Ginger compounds may be effective in treating asthma symptoms
Gourmands and foodies everywhere have long recognized ginger as a great way to add a little peppery zing to both sweet and savory dishes; now, a study from researchers at Columbia University shows purified components of the spicy root also may have properties that help asthma patients breathe more easily.
The results of the study will be presented at the ATS 2013 International Conference.
Asthma is characterized by bronchoconstriction, a tightening of the bronchial tubes that carry air into and out of the lungs. Bronchodilating medications called beta-agonists (β-agonists) are among the most common types of asthma medications and work by relaxing the airway smooth muscle (ASM) tissues. This study looked at whether specific components of ginger could help enhance the relaxing effects of bronchodilators.
"Asthma has become more prevalent in recent years, but despite an improved understanding of what causes asthma and how it develops, during the past 40 years few new treatment agents have been approved for targeting asthma symptoms," said lead author Elizabeth Townsend, PhD, post-doctoral research fellow in the Columbia University Department of Anesthesiology. "In our study, we demonstrated that purified components of ginger can work synergistically with β-agonists to relax ASM."

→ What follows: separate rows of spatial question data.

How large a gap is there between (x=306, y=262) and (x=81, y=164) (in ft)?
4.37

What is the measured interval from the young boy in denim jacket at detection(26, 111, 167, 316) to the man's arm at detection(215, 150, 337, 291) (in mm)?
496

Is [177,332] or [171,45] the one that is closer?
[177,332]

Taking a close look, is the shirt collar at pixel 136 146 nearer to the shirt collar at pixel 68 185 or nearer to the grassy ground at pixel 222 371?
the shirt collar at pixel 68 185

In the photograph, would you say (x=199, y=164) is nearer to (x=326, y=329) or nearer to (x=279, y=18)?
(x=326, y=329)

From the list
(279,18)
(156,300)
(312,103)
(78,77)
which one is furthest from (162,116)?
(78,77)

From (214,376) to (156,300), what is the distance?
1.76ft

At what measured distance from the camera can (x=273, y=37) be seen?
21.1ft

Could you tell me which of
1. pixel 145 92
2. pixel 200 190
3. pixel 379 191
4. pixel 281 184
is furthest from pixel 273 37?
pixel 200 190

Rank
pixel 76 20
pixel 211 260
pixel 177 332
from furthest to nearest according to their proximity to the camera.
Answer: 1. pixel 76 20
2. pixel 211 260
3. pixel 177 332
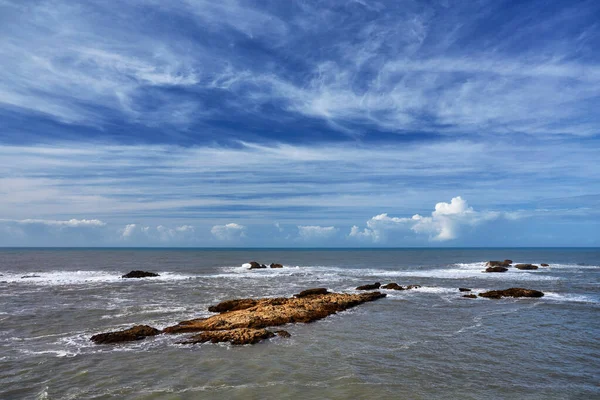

To conduct their study, the researchers took human ASM tissue samples and caused the samples to contract by exposing them to acetylcholine, a neurotransmitting compound that causes bronchoconstriction. Next, the researchers mixed the β-agonist isoproterenol with three separate components of ginger: 6-gingerol, 8-gingerol or 6-shogaol. Contracted tissue samples were exposed to each of these three mixtures as well as unadulterated isoproterenol and the relaxation responses were recorded and compared.
At the conclusion of their study, the researchers found that tissues treated with the combination of purified ginger components and isoproterenol exhibited significantly greater relaxation than those treated only with isoproterenol; of the three ginger components, 6-shogaol appeared most effective in increasing the relaxing effects of the β-agonist.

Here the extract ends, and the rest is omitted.